Di sinilah letak inti pelajaran Al-Baqarah. Allah tidak mempersulit perintah-Nya. Yang membuat perintah itu terasa berat adalah hati yang enggan tunduk. Semakin banyak syarat ditambahkan, semakin sulit pula perintah itu dilaksanakan. Pada akhirnya, sesuatu yang seharusnya mudah berubah menjadi rumit. Bukan karena kehendak Allah, tetapi karena sikap manusia sendiri.
Penyakit ini bukan hanya milik Bani Israil. Ia adalah penyakit lama yang masih hidup hingga hari ini. Ketika perintah Allah datang, tentang salat, kejujuran, menutup aurat, meninggalkan maksiat, atau berhijrah menuju hidup yang lebih baik. Sering kali respons kita bukan “kami taat”, melainkan “tapi…”. Tapi bagaimana kalau kondisinya begini? Tapi belum siap. Tapi nanti saja. Tapi orang lain juga begitu. Tanpa sadar, kita mengulangi pola yang sama: menunda ketaatan dengan alasan-alasan yang tampak rasional.
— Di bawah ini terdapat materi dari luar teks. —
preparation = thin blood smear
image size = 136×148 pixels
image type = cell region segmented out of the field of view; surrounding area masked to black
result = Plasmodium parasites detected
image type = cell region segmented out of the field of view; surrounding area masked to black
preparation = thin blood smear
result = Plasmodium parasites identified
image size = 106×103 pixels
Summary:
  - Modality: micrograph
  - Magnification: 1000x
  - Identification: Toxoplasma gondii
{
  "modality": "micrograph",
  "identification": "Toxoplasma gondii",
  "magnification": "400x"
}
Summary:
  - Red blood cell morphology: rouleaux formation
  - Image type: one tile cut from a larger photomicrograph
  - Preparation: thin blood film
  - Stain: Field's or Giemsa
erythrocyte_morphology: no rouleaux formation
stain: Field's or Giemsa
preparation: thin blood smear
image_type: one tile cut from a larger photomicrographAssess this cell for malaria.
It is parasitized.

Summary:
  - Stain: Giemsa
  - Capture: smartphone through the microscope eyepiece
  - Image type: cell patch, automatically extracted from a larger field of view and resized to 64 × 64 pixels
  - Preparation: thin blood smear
Inilah sebabnya mengapa kisah sapi diangkat dan dijadikan nama surat terpanjang. Al-Baqarah ingin menanamkan satu prinsip mendasar: iman sejati bukan tentang banyak berdebat, melainkan tentang tunduk dan bergerak. Ketaatan bukan soal seberapa jauh kita bisa berdiskusi, tetapi seberapa cepat kita merespons perintah Allah dengan amal.
Tidak mengherankan jika Nabi Muhammad ﷺ bersabda bahwa rumah yang dibacakan Surat Al-Baqarah tidak akan dimasuki setan. Bukan semata-mata karena panjangnya ayat, tetapi karena isi surat ini melatih jiwa untuk patuh. Al-Baqarah membentuk mentalitas seorang mukmin: menerima perintah Allah dengan lapang, bukan dengan perlawanan tersembunyi.
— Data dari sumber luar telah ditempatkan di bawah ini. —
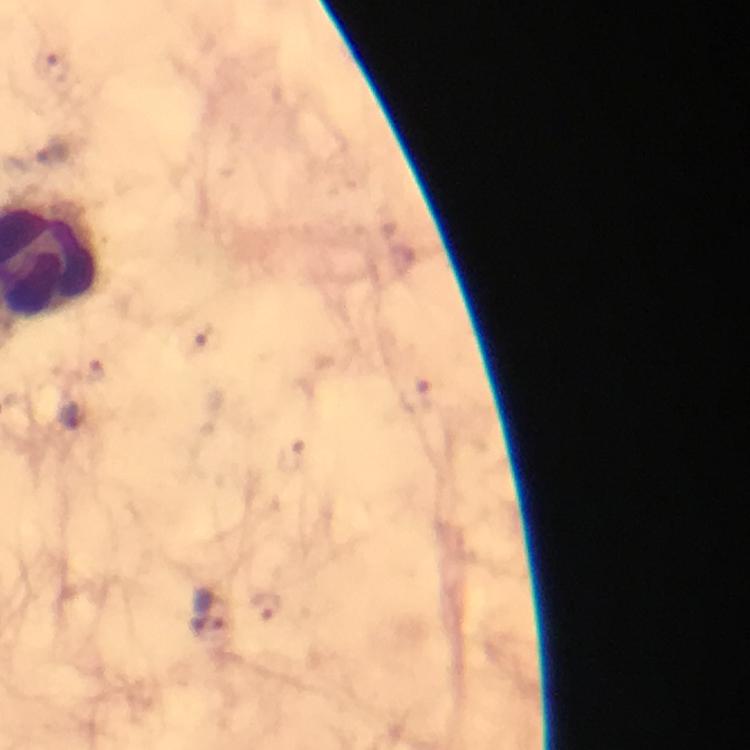
Approximate object centers, in pixels from the top-left corner. Plasmodium parasite locations: (x=212, y=613). Thick blood smear. Image is 750×750 pixels. From a malaria diagnostic workup. Photographed with a smartphone mounted on the microscope. 100x magnification. Immersion oil was used. Giemsa stain. Cropped region of a single field of view.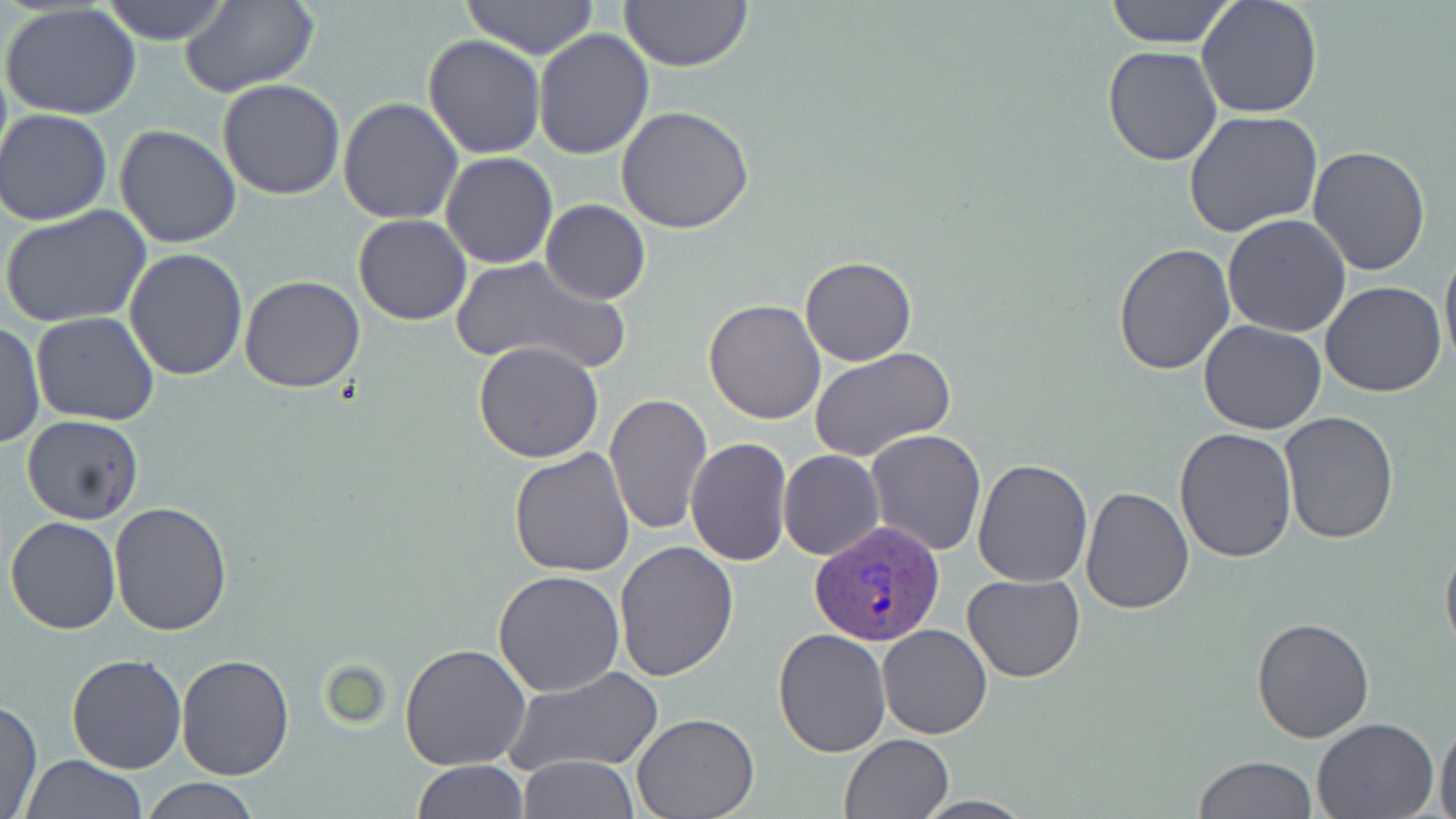

slide-level diagnosis = Plasmodium ovale
modality = optical microscopy
magnification = 1000x
field of view = one of a larger specimen
uninfected red blood cell locations = approximate bounding boxes as (x1,y1)-(x2,y2) corner pairs in pixels: (99,0)-(233,45), (459,0)-(600,57), (617,0)-(753,72), (1102,0)-(1237,48), (1196,0)-(1324,121), (178,2)-(319,95), (1,4)-(142,120), (532,28)-(655,159), (423,33)-(544,158), (1101,45)-(1223,166), (218,80)-(346,201), (337,96)-(464,225), (615,104)-(755,232), (1,108)-(116,225), (1183,110)-(1323,238), (113,124)-(240,249), (1308,145)-(1432,277), (441,152)-(559,269), (540,200)-(650,304), (1,204)-(153,328), (352,213)-(471,325), (1222,213)-(1351,338), (1440,235)-(1456,373), (1113,243)-(1234,375), (125,247)-(248,382), (448,255)-(630,377), (800,256)-(918,367), (238,274)-(365,392), (1320,281)-(1449,398), (703,298)-(827,424), (31,312)-(159,426), (1,319)-(44,451), (1199,321)-(1327,435), (472,341)-(605,463), (810,345)-(959,463), (604,392)-(713,536), (1280,411)-(1399,544), (22,416)-(144,525), (1173,426)-(1297,562), (864,428)-(986,556), (685,438)-(793,568), (509,448)-(636,578), (779,451)-(885,561), (972,459)-(1094,587), (1079,485)-(1194,613), (109,501)-(233,635), (5,517)-(123,635), (1440,530)-(1456,664), (613,541)-(739,682), (494,570)-(625,697), (961,573)-(1086,683), (1251,615)-(1377,742), (877,623)-(992,739), (772,627)-(890,759), (400,644)-(532,771), (65,653)-(188,774), (175,654)-(295,781), (502,665)-(665,777), (1,700)-(42,819), (631,713)-(760,819), (1313,717)-(1440,818), (1435,719)-(1456,819), (840,734)-(952,819), (20,755)-(148,818), (1194,755)-(1316,819), (518,756)-(640,817), (413,760)-(529,818), (139,777)-(261,817), (911,797)-(1038,818)
stain = May-Grünwald-Giemsa
image size = 1456×819 pixels
Plasmodium ovale-infected red blood cell locations = approximate bounding boxes as (x1,y1)-(x2,y2) corner pairs in pixels: (811,519)-(942,647)
preparation = thin blood smear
Surat ini memang terasa berat bagi orang munafik, karena ia menuntut konsistensi antara iman dan perbuatan. Namun bagi orang beriman, Al-Baqarah justru menenangkan, sebab ia memberi arah hidup yang jelas. Apa yang harus diyakini, apa yang harus dilakukan, dan bagaimana bersikap ketika perintah terasa tidak sesuai dengan keinginan pribadi.
Pada akhirnya, Al-Baqarah adalah cermin. Ia memantulkan sikap kita saat berhadapan dengan perintah Allah. Apakah kita taat, atau justru sibuk mencari alasan? Allah menamai surat ini Al-Baqarah agar kita selalu ingat: yang membuat iman terasa berat bukanlah syariat, melainkan hati yang enggan tunduk. Dan jika ingin hidup terasa lebih ringan, barangkali yang perlu kita pelajari bukanlah banyak alasan. Melainkan ketaatan yang sederhana.